Bayne also “demonstrated a propensity to admonish the defense counsel at a substantially more frequent rate than she did the plaintiffs’ counsel,” and gave “the plaintiffs’ counsel significantly more leeway in cross-examining witnesses and in making extraneous comments.”

The panel also held that, by relying on affidavits of jurors sworn to more than a week after the verdict had been rendered, Bayne erred in granting the plaintiffs’ motion to correct the verdict.

“During that time,” the panel wrote, “the plaintiffs’ counsel obviously communicated with each juror, exposing them to ‘outside influences of the most prejudicial sort.'”

The panel remitted the case to Brooklyn Supreme Court to be heard by a different judge.

The decision is not the first public rebuke of Bayne.

In 1994, then-Mayor Rudolph Giuliani declined to reappoint her as a Criminal Court judge following a controversial tenure in which she ordered a Legal Aid attorney handcuffed to a bench for 20 minutes. Although the Commission on Judicial Conduct dismissed a complaint against the judge, the handcuffing incident resulted in a half-day work stoppage and boycott of her courtroom by Legal Aid’s 180 Brooklyn attorneys.

In 1999, Bayne won a seat on the Brooklyn Civil Court, notwithstanding that she had been deemed “not approved” by both the Brooklyn Bar Association and the New York City Bar Association. In her 2003 Supreme Court campaign, she was rated “unqualified” by both associations, reportedly for “temperament issues” and submitting dated information with her application.

Bayne did not return a call Thursday seeking comment.

Carl M. Erman, Barbara Goldberg and Irene Ziegler of Amabile & Erman on Staten Island represented Gonzalez.

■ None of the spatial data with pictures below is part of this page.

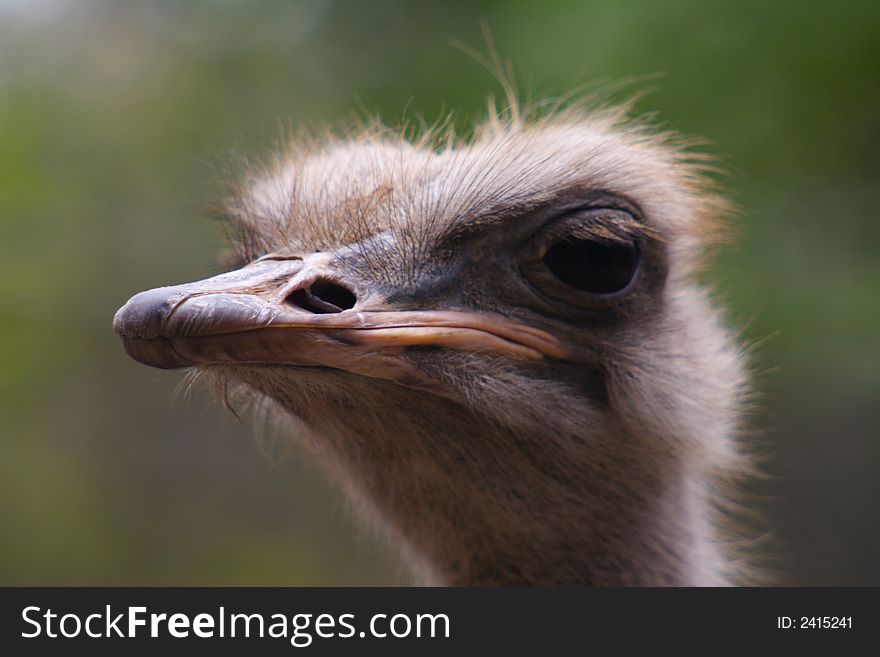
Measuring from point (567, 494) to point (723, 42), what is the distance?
2047 millimetres

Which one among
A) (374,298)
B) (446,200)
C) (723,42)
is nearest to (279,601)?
(374,298)

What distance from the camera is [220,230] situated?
7.29 feet

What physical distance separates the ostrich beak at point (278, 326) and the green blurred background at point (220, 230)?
2.33 ft

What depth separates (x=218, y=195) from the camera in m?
2.14

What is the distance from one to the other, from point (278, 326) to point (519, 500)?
2.11ft

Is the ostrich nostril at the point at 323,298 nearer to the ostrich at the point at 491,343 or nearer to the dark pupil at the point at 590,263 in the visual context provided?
the ostrich at the point at 491,343

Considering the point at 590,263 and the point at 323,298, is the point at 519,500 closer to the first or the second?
the point at 590,263

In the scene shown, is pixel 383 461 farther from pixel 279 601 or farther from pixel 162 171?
pixel 162 171

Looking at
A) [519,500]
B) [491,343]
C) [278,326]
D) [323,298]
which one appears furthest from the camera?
[519,500]

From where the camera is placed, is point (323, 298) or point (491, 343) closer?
point (323, 298)

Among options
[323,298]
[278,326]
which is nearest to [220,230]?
[323,298]

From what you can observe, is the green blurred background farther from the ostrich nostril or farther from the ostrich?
the ostrich nostril

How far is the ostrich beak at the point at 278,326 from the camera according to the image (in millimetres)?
1237

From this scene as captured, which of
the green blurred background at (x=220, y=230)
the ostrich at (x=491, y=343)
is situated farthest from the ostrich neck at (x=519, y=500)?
the green blurred background at (x=220, y=230)
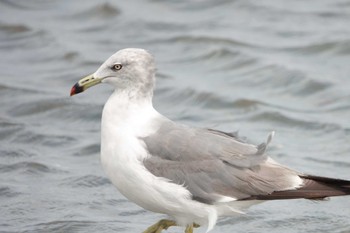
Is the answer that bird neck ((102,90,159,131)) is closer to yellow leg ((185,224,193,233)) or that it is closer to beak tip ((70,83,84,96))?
beak tip ((70,83,84,96))

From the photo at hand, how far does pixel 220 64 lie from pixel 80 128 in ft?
8.25

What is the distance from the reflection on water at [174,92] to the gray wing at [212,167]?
110 centimetres

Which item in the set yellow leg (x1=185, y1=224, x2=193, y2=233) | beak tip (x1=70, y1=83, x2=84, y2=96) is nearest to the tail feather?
yellow leg (x1=185, y1=224, x2=193, y2=233)

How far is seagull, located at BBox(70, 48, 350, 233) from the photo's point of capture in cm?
645

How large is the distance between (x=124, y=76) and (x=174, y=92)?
4.27 metres

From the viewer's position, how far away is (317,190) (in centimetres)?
640

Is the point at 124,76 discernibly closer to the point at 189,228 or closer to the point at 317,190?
the point at 189,228

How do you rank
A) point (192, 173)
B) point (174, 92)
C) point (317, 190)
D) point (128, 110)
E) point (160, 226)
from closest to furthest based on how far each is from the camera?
1. point (317, 190)
2. point (192, 173)
3. point (128, 110)
4. point (160, 226)
5. point (174, 92)

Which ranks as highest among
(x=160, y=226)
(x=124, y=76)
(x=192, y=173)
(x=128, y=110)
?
(x=124, y=76)

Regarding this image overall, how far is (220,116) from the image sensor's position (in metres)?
10.4

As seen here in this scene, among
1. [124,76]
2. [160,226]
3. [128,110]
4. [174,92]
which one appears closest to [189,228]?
[160,226]

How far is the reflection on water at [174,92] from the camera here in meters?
7.95

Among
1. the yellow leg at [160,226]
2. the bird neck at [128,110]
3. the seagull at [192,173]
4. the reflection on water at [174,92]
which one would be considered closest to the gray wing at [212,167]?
the seagull at [192,173]

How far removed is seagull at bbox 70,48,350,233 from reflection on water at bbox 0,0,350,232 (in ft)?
3.48
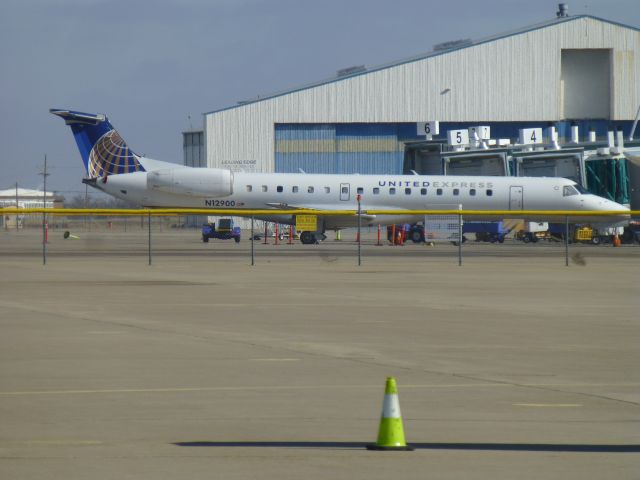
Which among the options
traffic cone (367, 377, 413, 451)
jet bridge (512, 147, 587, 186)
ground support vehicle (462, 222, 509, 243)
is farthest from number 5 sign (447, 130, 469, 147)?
traffic cone (367, 377, 413, 451)

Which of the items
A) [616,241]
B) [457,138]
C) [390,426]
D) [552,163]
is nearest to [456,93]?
[457,138]

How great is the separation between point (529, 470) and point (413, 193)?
4069 cm

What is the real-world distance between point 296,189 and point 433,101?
33.6m

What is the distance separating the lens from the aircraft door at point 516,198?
47594 mm

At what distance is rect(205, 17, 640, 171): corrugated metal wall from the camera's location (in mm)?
77312

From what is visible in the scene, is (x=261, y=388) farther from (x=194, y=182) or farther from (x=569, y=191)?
(x=569, y=191)

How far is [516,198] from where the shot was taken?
47.6m

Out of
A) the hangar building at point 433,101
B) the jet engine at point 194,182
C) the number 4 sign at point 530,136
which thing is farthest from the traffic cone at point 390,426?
the hangar building at point 433,101

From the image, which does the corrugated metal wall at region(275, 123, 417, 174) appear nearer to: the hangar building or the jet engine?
the hangar building

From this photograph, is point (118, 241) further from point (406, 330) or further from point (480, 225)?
point (406, 330)

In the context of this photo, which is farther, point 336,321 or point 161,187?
point 161,187

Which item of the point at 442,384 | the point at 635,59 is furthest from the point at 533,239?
the point at 442,384

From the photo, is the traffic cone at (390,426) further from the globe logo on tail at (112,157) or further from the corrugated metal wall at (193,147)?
the corrugated metal wall at (193,147)

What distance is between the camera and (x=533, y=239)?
5416cm
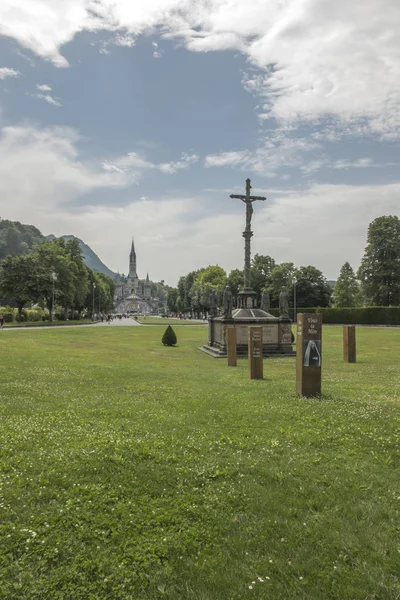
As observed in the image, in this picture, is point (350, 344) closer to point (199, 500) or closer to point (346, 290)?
point (199, 500)

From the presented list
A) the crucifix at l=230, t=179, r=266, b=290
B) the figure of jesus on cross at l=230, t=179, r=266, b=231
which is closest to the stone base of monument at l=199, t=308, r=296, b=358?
the crucifix at l=230, t=179, r=266, b=290

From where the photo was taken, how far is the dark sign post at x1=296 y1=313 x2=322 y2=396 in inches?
405

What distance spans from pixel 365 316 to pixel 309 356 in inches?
→ 1977

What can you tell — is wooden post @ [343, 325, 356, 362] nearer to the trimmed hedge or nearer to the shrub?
the trimmed hedge

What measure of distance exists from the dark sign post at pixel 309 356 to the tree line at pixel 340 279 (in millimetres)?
23583

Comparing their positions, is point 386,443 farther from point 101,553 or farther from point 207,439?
point 101,553

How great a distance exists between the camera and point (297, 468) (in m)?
5.68

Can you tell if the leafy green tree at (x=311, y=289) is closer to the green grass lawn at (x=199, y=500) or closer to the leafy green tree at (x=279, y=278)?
the leafy green tree at (x=279, y=278)

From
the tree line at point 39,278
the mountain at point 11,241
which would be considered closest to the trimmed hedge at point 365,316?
the tree line at point 39,278

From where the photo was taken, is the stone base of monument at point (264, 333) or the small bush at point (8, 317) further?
the small bush at point (8, 317)

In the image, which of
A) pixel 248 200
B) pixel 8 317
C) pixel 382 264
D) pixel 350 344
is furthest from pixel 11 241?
pixel 350 344

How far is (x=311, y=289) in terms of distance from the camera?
78.6 metres

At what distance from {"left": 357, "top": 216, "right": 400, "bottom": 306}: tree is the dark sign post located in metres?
55.3

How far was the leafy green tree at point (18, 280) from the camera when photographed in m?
53.1
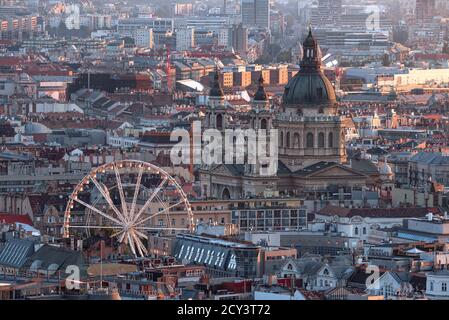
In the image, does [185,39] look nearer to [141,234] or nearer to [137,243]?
[141,234]

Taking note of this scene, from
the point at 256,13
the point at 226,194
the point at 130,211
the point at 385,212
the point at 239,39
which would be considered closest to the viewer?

Reached by phone Thursday, Erman called the trial “outrageous.”

“Here’s a judge that has given each individual juror by name a present. She said, ‘Mrs. Jones, Mrs. Smith, here’s a token from the court,'” Erman said. “That’s very improper because it aligns the jurors with the judge. Therefore, if [we are] objecting to the judge, it’s putting us in more of an adversarial place.”

Thomas A. Moore of Kramer, Dillof, Livingston & Moore represented the Decrescenzos at trial. Matthew Gaier of Kramer Dillof handled the appeal. Gaier said his firm intended to retry the case.

Luke Pittoni of Heidell, Pittoni, Murphy & Bach represented St. Vincent’s at trial. Daniel S. Ratner and Daryl Paxson handled the appeal.